__Document excerpt__
Mplus Discussion >> Multilevel IRT Model in Mplus

Topics
Last Day
Last 3 Days
Last Week
Tree View

Edit Profile


Multilevel IRT Model in Mplus

Mplus Discussion > Multilevel Data/Complex Sample >

Message/Author

June Zhou posted on Tuesday, January 29, 2013 - 8:57 pm

I am trying to run multilevel IRT Rasch models in Mplus and I have some questions listing as below:

1. In the 2-level 1PL IRT model, items (level-1) were nested in students (level-2), can I use Ex.7.27 and constrain all of loadings to be 1? How to add student-level predictors in the model?

2. In the 3-level 1PL IRT model, items (level-1) were nested in students (level-2) and students were nested in schools (level-3), should I use EX.10.5 and constrain all of loadings to be 1? How to add school-level predictors in the model?

Thank you in advance.

Linda K. Muthen posted on Wednesday, January 30, 2013 - 10:55 am

1. This is not a multilevel model in Mplus. See Example 5.2 and 5.5.

2. This is a two-level model in Mplus. See Example 9.7 which includes a between-level covariate.

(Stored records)
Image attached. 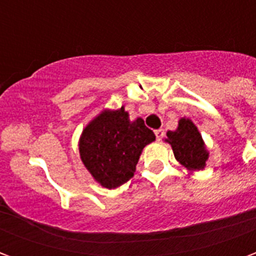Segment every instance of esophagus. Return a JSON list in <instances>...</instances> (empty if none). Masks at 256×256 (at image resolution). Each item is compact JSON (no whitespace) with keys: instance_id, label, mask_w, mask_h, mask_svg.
Masks as SVG:
<instances>
[{"instance_id":"esophagus-1","label":"esophagus","mask_w":256,"mask_h":256,"mask_svg":"<svg viewBox=\"0 0 256 256\" xmlns=\"http://www.w3.org/2000/svg\"><path fill=\"white\" fill-rule=\"evenodd\" d=\"M155 136L158 140H163V137H164V130H163V128L155 130Z\"/></svg>"}]
</instances>
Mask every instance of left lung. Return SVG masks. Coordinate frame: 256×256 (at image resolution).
I'll use <instances>...</instances> for the list:
<instances>
[{
  "instance_id": "obj_1",
  "label": "left lung",
  "mask_w": 256,
  "mask_h": 256,
  "mask_svg": "<svg viewBox=\"0 0 256 256\" xmlns=\"http://www.w3.org/2000/svg\"><path fill=\"white\" fill-rule=\"evenodd\" d=\"M167 142H170L174 156L188 170H202L206 166L208 154L198 128L189 119H181L176 132H167Z\"/></svg>"
}]
</instances>
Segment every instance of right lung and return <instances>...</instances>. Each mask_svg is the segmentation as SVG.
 Instances as JSON below:
<instances>
[{
  "label": "right lung",
  "instance_id": "obj_1",
  "mask_svg": "<svg viewBox=\"0 0 256 256\" xmlns=\"http://www.w3.org/2000/svg\"><path fill=\"white\" fill-rule=\"evenodd\" d=\"M155 141L154 132L138 118L130 122L124 108L106 111L86 126L79 142L84 167L97 182L114 189L134 176L141 150Z\"/></svg>",
  "mask_w": 256,
  "mask_h": 256
}]
</instances>
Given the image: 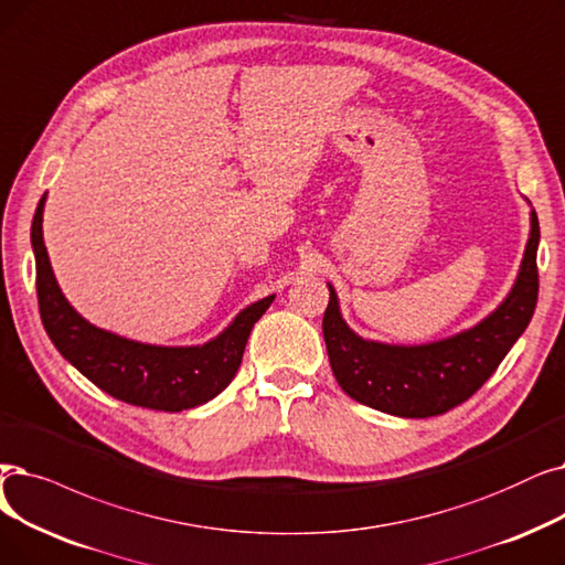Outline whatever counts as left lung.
<instances>
[{
    "mask_svg": "<svg viewBox=\"0 0 565 565\" xmlns=\"http://www.w3.org/2000/svg\"><path fill=\"white\" fill-rule=\"evenodd\" d=\"M529 218L524 256L508 296L476 326L444 339L427 343L364 339L343 321L337 290L328 281L323 337L341 390L355 402L397 418H431L469 399L497 372L535 311L541 226L533 207Z\"/></svg>",
    "mask_w": 565,
    "mask_h": 565,
    "instance_id": "1",
    "label": "left lung"
}]
</instances>
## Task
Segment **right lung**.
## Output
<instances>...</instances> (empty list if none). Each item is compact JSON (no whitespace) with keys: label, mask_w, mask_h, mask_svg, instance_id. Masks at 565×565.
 Here are the masks:
<instances>
[{"label":"right lung","mask_w":565,"mask_h":565,"mask_svg":"<svg viewBox=\"0 0 565 565\" xmlns=\"http://www.w3.org/2000/svg\"><path fill=\"white\" fill-rule=\"evenodd\" d=\"M45 195L34 212L32 249L41 321L62 358L110 397L142 408L178 413L224 392L239 370L252 328L275 296L244 307L216 337L193 347H159L96 328L71 307L55 279L43 242Z\"/></svg>","instance_id":"obj_1"}]
</instances>
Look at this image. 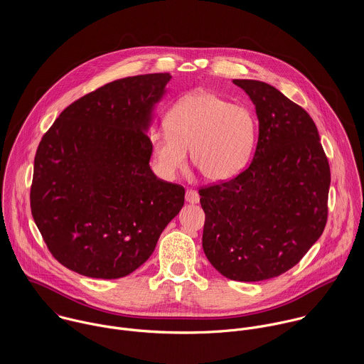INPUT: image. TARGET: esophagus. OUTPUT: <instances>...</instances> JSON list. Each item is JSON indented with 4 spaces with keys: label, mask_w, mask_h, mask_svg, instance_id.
<instances>
[{
    "label": "esophagus",
    "mask_w": 364,
    "mask_h": 364,
    "mask_svg": "<svg viewBox=\"0 0 364 364\" xmlns=\"http://www.w3.org/2000/svg\"><path fill=\"white\" fill-rule=\"evenodd\" d=\"M185 200H186L188 203H191V205H196V203H199L200 196H199V193H198L196 191L188 189L186 193H185Z\"/></svg>",
    "instance_id": "obj_1"
}]
</instances>
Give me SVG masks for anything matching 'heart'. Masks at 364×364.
Segmentation results:
<instances>
[{
  "label": "heart",
  "mask_w": 364,
  "mask_h": 364,
  "mask_svg": "<svg viewBox=\"0 0 364 364\" xmlns=\"http://www.w3.org/2000/svg\"><path fill=\"white\" fill-rule=\"evenodd\" d=\"M166 129L149 134L158 173L172 179L188 162L211 182L238 175L250 162L258 137V119L245 105L231 104L210 91L179 100L165 117Z\"/></svg>",
  "instance_id": "heart-1"
}]
</instances>
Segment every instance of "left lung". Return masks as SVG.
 Wrapping results in <instances>:
<instances>
[{
	"label": "left lung",
	"mask_w": 364,
	"mask_h": 364,
	"mask_svg": "<svg viewBox=\"0 0 364 364\" xmlns=\"http://www.w3.org/2000/svg\"><path fill=\"white\" fill-rule=\"evenodd\" d=\"M259 120L250 166L199 191L203 251L223 276L267 280L291 269L321 237L328 215L329 164L311 116L274 87L234 80Z\"/></svg>",
	"instance_id": "1"
}]
</instances>
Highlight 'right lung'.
Instances as JSON below:
<instances>
[{
	"mask_svg": "<svg viewBox=\"0 0 364 364\" xmlns=\"http://www.w3.org/2000/svg\"><path fill=\"white\" fill-rule=\"evenodd\" d=\"M166 73L109 82L67 106L43 136L31 210L53 257L94 279L130 274L151 257L185 189L150 168L147 132Z\"/></svg>",
	"mask_w": 364,
	"mask_h": 364,
	"instance_id": "1",
	"label": "right lung"
}]
</instances>
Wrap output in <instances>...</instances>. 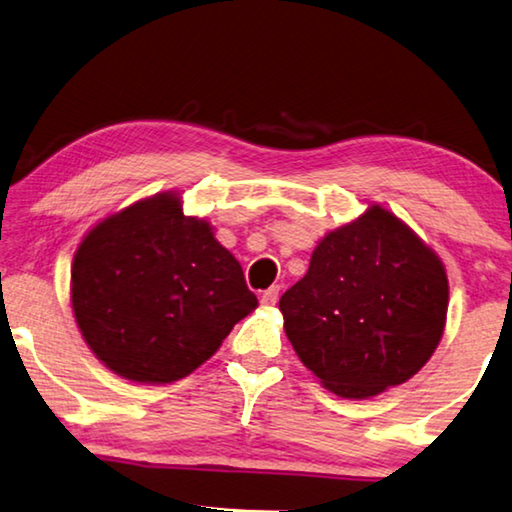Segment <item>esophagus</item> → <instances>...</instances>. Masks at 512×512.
<instances>
[{
    "instance_id": "obj_1",
    "label": "esophagus",
    "mask_w": 512,
    "mask_h": 512,
    "mask_svg": "<svg viewBox=\"0 0 512 512\" xmlns=\"http://www.w3.org/2000/svg\"><path fill=\"white\" fill-rule=\"evenodd\" d=\"M277 300H279V286H270L263 293V297H261V304L263 306H274L277 304Z\"/></svg>"
}]
</instances>
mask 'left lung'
Here are the masks:
<instances>
[{
  "label": "left lung",
  "instance_id": "obj_1",
  "mask_svg": "<svg viewBox=\"0 0 512 512\" xmlns=\"http://www.w3.org/2000/svg\"><path fill=\"white\" fill-rule=\"evenodd\" d=\"M279 311L290 345L322 387L366 400L410 380L437 350L446 267L403 219L368 203L322 235Z\"/></svg>",
  "mask_w": 512,
  "mask_h": 512
}]
</instances>
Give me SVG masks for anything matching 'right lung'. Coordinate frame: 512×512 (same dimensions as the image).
<instances>
[{"instance_id":"right-lung-1","label":"right lung","mask_w":512,"mask_h":512,"mask_svg":"<svg viewBox=\"0 0 512 512\" xmlns=\"http://www.w3.org/2000/svg\"><path fill=\"white\" fill-rule=\"evenodd\" d=\"M84 343L137 384L183 380L215 355L258 300L208 219L157 192L91 226L70 267Z\"/></svg>"}]
</instances>
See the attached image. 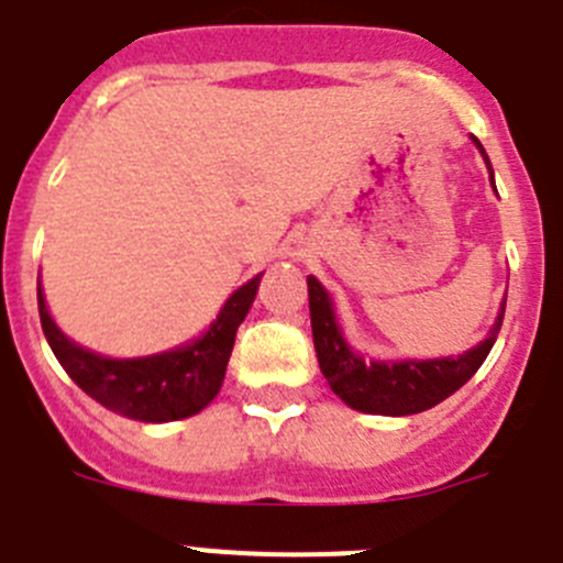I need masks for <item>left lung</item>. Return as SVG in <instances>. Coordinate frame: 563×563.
<instances>
[{
    "label": "left lung",
    "mask_w": 563,
    "mask_h": 563,
    "mask_svg": "<svg viewBox=\"0 0 563 563\" xmlns=\"http://www.w3.org/2000/svg\"><path fill=\"white\" fill-rule=\"evenodd\" d=\"M479 152L485 154L482 143L476 141ZM487 161V154H485ZM490 166V163H487ZM494 177V172H490ZM310 287V321H312V343H316L318 366L324 372L330 389L341 397L346 406L369 415H417L426 411L445 397L454 395L460 386H465L474 372L485 363L487 352L494 350L496 335L501 330V307L494 330L479 346L460 357H440V361H402V363H366L361 355L346 346L341 330L335 324L330 296L316 278H307Z\"/></svg>",
    "instance_id": "8db88e82"
}]
</instances>
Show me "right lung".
<instances>
[{"instance_id":"add662e5","label":"right lung","mask_w":563,"mask_h":563,"mask_svg":"<svg viewBox=\"0 0 563 563\" xmlns=\"http://www.w3.org/2000/svg\"><path fill=\"white\" fill-rule=\"evenodd\" d=\"M258 282H262V276L251 278L245 287H239L225 301L220 318L202 338H197L183 350L152 357H134V361L101 357L64 338L49 318L42 290H38V316H42V330L53 355L92 400L107 406L114 415L132 417V420H183V417H191L206 409L220 391L228 357H231L233 341H236V330L251 310Z\"/></svg>"}]
</instances>
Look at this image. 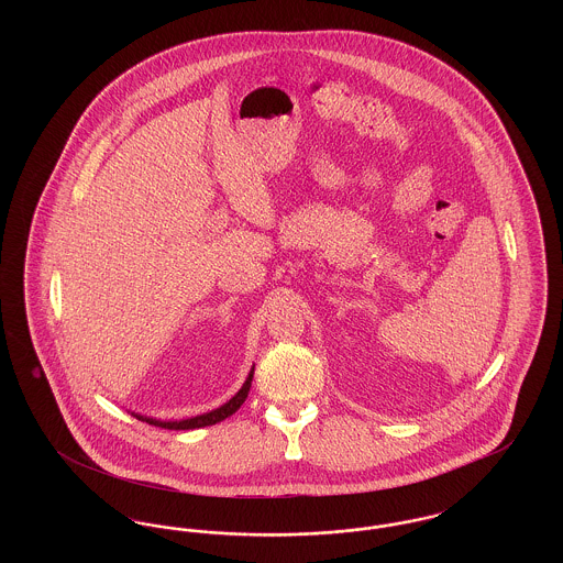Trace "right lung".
Wrapping results in <instances>:
<instances>
[{
    "label": "right lung",
    "instance_id": "right-lung-1",
    "mask_svg": "<svg viewBox=\"0 0 563 563\" xmlns=\"http://www.w3.org/2000/svg\"><path fill=\"white\" fill-rule=\"evenodd\" d=\"M253 372H255V367L249 372V377L244 379L241 390H239L230 401L223 402L221 407H217V409L209 411V413H202V416H196V418H188V420H179V422H177V420H175V422H164V420L147 418V416H139V413H133V416L136 420H141V422H147V424H152V427H161V429L168 430H191L202 429V427H213L217 422L225 420L228 416H232V413H236V411L241 409L242 402H244L246 395H249V390H251Z\"/></svg>",
    "mask_w": 563,
    "mask_h": 563
}]
</instances>
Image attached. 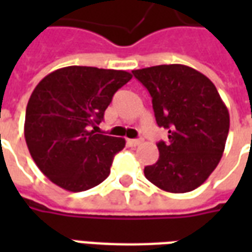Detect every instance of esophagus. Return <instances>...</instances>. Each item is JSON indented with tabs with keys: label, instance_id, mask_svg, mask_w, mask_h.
<instances>
[{
	"label": "esophagus",
	"instance_id": "obj_1",
	"mask_svg": "<svg viewBox=\"0 0 252 252\" xmlns=\"http://www.w3.org/2000/svg\"><path fill=\"white\" fill-rule=\"evenodd\" d=\"M128 143H129V146H132V147H136V146H139L142 143V139H129Z\"/></svg>",
	"mask_w": 252,
	"mask_h": 252
}]
</instances>
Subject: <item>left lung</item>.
Listing matches in <instances>:
<instances>
[{"label":"left lung","instance_id":"1","mask_svg":"<svg viewBox=\"0 0 252 252\" xmlns=\"http://www.w3.org/2000/svg\"><path fill=\"white\" fill-rule=\"evenodd\" d=\"M153 97L157 124L169 129L158 143L159 159L144 167L151 184L169 193H186L213 173L225 148L229 113L216 86L185 64L133 70Z\"/></svg>","mask_w":252,"mask_h":252}]
</instances>
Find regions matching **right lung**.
Here are the masks:
<instances>
[{
    "instance_id": "1",
    "label": "right lung",
    "mask_w": 252,
    "mask_h": 252,
    "mask_svg": "<svg viewBox=\"0 0 252 252\" xmlns=\"http://www.w3.org/2000/svg\"><path fill=\"white\" fill-rule=\"evenodd\" d=\"M132 78L124 70L68 66L37 83L27 105L24 136L36 166L55 185L83 191L108 178L123 137L95 133L113 94Z\"/></svg>"
}]
</instances>
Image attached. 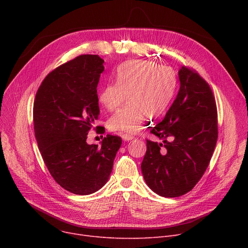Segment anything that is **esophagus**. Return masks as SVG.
I'll use <instances>...</instances> for the list:
<instances>
[{
    "label": "esophagus",
    "instance_id": "obj_1",
    "mask_svg": "<svg viewBox=\"0 0 248 248\" xmlns=\"http://www.w3.org/2000/svg\"><path fill=\"white\" fill-rule=\"evenodd\" d=\"M122 138L124 140H132L133 139H135V137H133L131 135H127V134H123Z\"/></svg>",
    "mask_w": 248,
    "mask_h": 248
}]
</instances>
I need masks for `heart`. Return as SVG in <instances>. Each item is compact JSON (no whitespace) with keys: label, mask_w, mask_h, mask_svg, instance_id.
Instances as JSON below:
<instances>
[{"label":"heart","mask_w":248,"mask_h":248,"mask_svg":"<svg viewBox=\"0 0 248 248\" xmlns=\"http://www.w3.org/2000/svg\"><path fill=\"white\" fill-rule=\"evenodd\" d=\"M116 83L103 85L98 99L108 110H115L127 99L128 103L108 121L112 131L135 134L145 121L162 116L175 96L177 75L166 66L152 61H127L116 70Z\"/></svg>","instance_id":"1"}]
</instances>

__Written task 1__
Rewrite the paragraph in the Mplus thread that begins "1. In the 2-level 1PL IRT model" as a short bulleted list that keeps its main facts.
__Written task 2__
Answer these questions from the Mplus thread:
(a) On what date and at what time did June Zhou post?
(b) According to the reply, what kind of model in Mplus is the one with items nested in students and students nested in schools?
(c) Which example does the reply say includes a between-level covariate?
__Written task 3__
Translate this sentence from the Mplus thread into Spanish: "This is not a multilevel model in Mplus."

__Exercise solution 1__
- Model: a two-level 1PL IRT model, with items (level 1) nested in students (level 2).
- Question: can Ex. 7.27 be used with all loadings constrained to 1?
- Question: how can student-level predictors be added to the model?

__Exercise solution 2__
(a) Tuesday, January 29, 2013, at 8:57 pm.
(b) A two-level model.
(c) Example 9.7.

__Exercise solution 3__
Este no es un modelo multinivel en Mplus.